C’est le retour de la "chasse au gaspi" ! C'était alors en1973 avec le premier choc pétrolier. Les Français découvraient les premiers discours de responsables politiques en direct à la télévision, pour leur demander de réduire leur consommation d’énergie. C’est ainsi Georges Pompidou qui en appelle alors "à l'esprit d'économie du peuple français" : "Economisons l'essence, l'électricité, le chauffage... et cela suffira à diminuer notre consommation", disait-il.

Il fallait mettre un terme aux gaspillages : est alors proposé de limiter la vitesse sur les routes, diminuer le trafic aérien, interdir l’éclairage des vitrines… Six ans plus tard, nouveau choc pétrolier. Une mascotte est alors créée : Gaspi.
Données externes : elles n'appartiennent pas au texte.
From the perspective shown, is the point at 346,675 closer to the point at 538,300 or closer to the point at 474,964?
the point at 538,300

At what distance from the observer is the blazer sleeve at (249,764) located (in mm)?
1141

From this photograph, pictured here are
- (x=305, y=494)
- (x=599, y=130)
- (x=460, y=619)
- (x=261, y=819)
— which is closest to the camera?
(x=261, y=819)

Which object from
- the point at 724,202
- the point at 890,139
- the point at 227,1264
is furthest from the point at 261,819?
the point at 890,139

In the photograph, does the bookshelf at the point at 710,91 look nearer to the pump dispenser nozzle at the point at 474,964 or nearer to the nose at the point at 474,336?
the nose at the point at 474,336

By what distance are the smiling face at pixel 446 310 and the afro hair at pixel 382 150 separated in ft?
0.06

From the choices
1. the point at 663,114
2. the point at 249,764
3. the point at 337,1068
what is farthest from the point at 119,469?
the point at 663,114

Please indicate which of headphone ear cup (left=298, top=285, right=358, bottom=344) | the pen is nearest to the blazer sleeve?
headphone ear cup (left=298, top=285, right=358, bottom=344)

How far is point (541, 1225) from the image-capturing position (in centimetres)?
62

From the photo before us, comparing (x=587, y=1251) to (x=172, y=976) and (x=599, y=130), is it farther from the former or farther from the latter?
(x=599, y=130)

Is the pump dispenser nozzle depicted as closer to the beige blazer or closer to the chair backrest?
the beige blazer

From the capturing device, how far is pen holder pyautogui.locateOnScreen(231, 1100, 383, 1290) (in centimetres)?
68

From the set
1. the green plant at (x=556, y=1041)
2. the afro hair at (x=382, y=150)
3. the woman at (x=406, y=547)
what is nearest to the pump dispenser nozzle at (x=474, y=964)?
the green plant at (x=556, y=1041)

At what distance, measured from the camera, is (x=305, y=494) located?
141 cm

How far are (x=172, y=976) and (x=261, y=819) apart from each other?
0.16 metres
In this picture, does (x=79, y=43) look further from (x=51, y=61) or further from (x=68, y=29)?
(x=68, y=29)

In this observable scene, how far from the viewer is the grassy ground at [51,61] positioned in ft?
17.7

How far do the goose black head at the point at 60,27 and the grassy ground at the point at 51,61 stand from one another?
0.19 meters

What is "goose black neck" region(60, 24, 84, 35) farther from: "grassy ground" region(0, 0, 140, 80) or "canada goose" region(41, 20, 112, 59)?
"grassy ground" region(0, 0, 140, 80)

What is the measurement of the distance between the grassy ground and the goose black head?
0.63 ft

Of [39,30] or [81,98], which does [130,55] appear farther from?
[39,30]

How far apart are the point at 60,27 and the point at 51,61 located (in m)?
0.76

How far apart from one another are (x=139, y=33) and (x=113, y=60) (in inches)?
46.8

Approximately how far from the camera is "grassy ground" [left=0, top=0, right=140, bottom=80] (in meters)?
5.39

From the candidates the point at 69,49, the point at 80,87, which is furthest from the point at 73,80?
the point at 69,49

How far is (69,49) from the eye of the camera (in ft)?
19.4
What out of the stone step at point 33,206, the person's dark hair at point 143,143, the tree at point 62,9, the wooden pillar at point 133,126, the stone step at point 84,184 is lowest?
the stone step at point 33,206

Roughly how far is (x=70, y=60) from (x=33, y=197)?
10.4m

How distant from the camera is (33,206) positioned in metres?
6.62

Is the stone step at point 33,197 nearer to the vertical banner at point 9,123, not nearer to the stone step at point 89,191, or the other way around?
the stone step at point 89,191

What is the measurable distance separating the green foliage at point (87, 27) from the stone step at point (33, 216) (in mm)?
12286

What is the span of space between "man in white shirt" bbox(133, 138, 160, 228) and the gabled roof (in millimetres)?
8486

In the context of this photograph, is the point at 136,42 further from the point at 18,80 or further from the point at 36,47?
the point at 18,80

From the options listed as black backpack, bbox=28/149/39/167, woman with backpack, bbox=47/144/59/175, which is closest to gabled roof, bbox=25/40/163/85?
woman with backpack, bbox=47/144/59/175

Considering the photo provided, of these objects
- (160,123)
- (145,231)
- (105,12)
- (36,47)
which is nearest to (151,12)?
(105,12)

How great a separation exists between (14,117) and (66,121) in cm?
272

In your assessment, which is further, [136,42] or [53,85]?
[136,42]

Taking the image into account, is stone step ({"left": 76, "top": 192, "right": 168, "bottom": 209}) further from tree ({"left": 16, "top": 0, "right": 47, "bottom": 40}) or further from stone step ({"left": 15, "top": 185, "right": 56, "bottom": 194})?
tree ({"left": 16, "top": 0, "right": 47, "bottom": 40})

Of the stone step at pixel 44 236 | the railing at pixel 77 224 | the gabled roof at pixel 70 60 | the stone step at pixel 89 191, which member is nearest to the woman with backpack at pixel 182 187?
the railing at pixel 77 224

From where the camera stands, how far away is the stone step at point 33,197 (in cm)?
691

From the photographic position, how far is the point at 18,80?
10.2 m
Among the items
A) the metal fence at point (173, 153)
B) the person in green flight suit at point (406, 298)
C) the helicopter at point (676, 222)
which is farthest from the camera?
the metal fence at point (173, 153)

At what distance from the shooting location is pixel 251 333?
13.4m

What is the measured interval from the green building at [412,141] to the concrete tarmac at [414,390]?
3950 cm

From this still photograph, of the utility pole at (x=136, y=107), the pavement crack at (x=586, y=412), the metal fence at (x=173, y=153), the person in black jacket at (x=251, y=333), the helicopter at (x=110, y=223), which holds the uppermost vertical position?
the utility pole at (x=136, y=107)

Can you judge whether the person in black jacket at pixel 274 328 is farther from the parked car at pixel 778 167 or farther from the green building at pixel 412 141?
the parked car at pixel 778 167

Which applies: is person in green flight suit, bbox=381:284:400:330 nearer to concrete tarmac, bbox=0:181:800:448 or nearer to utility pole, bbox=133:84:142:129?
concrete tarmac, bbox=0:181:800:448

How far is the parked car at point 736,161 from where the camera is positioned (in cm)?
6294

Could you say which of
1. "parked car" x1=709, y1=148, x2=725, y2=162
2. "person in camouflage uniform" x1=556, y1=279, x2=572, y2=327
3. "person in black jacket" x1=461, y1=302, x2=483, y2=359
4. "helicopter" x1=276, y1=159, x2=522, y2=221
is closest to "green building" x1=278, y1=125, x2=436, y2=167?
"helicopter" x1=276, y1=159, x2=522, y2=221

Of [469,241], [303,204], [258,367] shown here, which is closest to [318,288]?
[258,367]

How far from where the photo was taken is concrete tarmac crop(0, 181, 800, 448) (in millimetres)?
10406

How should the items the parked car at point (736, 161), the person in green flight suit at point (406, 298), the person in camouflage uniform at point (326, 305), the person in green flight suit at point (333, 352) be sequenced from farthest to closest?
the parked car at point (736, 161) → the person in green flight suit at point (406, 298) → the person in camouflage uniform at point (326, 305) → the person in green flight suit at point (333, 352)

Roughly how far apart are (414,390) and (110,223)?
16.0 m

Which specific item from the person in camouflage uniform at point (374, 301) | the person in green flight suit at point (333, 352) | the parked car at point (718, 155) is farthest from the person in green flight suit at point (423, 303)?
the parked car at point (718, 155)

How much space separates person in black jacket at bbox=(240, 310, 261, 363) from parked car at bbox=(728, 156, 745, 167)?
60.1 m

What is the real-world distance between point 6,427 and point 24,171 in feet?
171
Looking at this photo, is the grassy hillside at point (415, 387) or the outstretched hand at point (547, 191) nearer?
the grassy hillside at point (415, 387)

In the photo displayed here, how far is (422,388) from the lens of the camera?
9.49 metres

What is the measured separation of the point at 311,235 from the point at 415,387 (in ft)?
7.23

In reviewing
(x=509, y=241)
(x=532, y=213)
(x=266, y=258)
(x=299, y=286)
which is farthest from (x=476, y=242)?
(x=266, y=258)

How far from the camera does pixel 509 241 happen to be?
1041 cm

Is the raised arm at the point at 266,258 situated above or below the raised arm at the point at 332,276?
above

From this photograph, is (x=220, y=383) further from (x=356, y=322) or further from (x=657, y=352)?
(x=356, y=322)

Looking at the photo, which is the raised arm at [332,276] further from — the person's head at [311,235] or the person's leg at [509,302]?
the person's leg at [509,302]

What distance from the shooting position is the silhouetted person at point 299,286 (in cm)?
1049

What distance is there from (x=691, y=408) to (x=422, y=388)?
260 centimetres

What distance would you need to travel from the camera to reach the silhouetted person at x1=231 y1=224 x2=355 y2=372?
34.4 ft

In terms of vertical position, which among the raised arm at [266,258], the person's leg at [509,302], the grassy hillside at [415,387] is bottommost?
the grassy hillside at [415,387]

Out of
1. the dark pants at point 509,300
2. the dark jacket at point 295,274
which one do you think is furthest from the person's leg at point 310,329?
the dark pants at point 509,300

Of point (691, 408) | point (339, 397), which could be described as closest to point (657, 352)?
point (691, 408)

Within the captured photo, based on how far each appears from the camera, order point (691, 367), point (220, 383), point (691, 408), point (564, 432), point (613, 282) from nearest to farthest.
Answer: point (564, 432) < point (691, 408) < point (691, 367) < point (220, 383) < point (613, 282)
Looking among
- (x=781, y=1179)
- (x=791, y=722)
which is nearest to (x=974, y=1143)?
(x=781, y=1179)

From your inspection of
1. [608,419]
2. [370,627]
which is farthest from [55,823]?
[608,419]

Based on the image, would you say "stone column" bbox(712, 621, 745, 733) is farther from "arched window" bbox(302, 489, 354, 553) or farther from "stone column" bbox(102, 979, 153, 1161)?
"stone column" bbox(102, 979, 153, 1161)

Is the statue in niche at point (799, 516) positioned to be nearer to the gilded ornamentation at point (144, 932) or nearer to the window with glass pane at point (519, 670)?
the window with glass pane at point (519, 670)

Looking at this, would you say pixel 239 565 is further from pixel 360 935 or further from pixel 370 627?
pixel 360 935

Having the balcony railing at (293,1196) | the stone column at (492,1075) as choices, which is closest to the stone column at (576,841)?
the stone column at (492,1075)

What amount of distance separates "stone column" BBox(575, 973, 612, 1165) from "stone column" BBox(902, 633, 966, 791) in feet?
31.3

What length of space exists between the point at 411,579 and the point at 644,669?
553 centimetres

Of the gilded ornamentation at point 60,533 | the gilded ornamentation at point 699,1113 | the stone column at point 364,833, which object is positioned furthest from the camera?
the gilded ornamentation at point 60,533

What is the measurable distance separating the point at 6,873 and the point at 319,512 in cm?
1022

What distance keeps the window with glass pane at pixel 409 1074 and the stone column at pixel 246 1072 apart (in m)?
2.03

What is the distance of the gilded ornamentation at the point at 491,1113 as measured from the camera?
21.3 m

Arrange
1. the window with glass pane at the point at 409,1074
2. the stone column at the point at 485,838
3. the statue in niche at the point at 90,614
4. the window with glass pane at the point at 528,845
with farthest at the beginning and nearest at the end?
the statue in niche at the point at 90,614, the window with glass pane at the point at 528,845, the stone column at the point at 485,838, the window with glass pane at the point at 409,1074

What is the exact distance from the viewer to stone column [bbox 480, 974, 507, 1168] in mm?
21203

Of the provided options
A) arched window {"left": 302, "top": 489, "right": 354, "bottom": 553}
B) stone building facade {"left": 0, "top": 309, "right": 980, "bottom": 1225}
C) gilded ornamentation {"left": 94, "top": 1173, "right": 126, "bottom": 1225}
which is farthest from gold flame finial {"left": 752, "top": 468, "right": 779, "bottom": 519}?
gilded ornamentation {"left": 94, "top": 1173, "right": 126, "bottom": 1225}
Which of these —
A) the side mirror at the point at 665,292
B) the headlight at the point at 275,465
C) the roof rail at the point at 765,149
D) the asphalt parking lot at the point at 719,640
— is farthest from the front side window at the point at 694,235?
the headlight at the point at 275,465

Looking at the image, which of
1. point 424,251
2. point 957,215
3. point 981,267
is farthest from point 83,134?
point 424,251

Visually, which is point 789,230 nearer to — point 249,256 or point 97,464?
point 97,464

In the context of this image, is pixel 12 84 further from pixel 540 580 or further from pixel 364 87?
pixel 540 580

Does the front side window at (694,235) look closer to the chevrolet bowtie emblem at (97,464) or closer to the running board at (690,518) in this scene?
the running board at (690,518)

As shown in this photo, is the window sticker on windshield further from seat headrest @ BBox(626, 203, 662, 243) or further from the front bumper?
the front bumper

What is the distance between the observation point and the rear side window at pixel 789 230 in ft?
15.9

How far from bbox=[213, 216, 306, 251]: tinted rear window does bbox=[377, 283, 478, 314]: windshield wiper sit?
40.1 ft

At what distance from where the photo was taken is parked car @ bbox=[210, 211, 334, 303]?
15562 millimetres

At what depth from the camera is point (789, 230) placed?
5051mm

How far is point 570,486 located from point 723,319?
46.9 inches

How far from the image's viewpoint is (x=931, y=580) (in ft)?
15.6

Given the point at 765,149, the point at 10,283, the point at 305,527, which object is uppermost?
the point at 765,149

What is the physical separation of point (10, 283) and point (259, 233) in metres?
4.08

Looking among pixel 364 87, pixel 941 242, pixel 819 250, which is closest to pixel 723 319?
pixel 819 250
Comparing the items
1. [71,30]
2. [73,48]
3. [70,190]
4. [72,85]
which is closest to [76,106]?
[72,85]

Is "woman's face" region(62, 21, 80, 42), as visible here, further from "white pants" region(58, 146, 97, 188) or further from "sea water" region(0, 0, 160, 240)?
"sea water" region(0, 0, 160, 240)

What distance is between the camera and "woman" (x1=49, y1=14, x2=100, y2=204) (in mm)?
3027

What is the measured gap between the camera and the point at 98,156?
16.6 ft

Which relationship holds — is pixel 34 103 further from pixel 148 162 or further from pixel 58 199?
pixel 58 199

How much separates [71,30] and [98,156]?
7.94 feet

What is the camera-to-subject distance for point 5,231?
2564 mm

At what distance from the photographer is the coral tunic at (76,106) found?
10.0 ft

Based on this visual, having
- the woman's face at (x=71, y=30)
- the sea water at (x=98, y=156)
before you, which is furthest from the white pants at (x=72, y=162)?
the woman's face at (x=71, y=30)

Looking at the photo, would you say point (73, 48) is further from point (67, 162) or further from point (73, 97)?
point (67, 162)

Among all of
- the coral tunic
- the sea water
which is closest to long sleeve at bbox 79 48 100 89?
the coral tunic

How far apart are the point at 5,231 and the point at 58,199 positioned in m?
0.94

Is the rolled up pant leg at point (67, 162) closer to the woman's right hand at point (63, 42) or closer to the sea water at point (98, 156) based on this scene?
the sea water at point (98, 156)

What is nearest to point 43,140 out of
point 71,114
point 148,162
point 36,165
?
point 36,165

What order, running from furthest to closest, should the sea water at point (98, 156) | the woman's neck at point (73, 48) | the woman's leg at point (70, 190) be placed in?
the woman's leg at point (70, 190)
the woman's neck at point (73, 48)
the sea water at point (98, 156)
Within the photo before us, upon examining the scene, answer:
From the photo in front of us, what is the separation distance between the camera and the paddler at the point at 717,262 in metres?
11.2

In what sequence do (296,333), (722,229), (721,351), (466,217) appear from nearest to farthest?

40 ans plus tard, retour en 2022 : Olivier Véran réclame aux Français de "petits gestes", comme débrancher un maximum de prises électriques lorsqu’on part en vacances, couper le wifi, baisser la climatisation ou éteindre la lumière dans les pièces qui ne sont pas utilisées...

Bruxelles menace

Mais il faut se rendre à l’évidence : sur les gestes du quotidien, ce qui est proposé n’est pas radicalement différent de ce que l’on a déjà entendu dès les années 1970. Même si l’exécutif promet de faire peser son "plan de sobriété" avant tout sur l’Etat et sur les grands consommateurs d’énergie, à savoir les entreprises, la grande nouveauté tient plutôt au cadre dans lequel ce plan de sobriété va être mis en œuvre.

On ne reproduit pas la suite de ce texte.